Return each row that contains the string "photograph". Case counts.
===== PROVIDED MATERIAL
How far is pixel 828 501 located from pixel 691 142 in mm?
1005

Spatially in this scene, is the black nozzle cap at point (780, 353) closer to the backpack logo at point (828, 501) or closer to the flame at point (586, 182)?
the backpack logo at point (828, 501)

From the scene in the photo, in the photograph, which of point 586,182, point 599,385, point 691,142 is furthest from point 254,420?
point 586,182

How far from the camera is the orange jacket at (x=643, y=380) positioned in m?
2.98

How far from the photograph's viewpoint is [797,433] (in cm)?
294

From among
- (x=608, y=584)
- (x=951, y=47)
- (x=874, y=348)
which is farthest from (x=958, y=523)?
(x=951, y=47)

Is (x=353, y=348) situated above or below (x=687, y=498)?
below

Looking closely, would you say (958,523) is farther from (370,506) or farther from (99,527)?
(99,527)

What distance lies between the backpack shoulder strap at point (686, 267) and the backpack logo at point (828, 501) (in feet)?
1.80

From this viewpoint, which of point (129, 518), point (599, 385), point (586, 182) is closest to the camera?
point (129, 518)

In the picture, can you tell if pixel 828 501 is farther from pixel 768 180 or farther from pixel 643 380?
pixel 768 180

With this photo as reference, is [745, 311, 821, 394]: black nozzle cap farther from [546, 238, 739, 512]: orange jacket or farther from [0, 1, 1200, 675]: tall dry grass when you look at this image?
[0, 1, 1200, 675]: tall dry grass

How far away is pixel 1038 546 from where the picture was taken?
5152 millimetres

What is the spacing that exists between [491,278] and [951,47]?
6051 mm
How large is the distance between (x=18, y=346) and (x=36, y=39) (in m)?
==========
===== PROVIDED MATERIAL
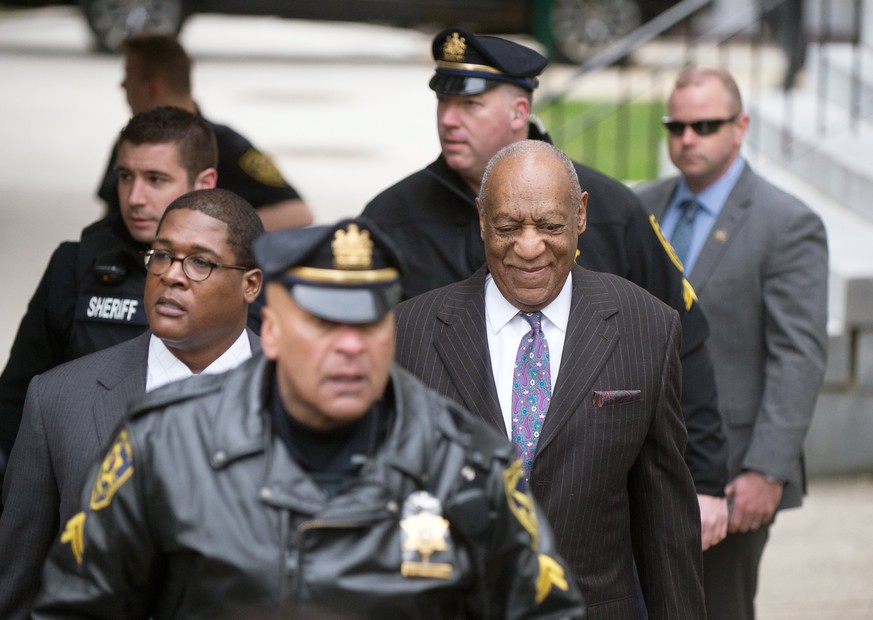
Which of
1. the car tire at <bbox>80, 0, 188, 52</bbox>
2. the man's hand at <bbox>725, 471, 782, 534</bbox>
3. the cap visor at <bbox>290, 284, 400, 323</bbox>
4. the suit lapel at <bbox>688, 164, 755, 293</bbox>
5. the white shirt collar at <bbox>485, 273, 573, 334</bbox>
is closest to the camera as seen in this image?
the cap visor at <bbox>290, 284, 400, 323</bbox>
==========
**ANSWER TO THIS TASK:**
From the scene in the photo, in the photograph, which of point 586,182, point 599,385, point 691,142 is furthest from point 254,420?
How far from the photograph's viewpoint is [797,433] (in cm)?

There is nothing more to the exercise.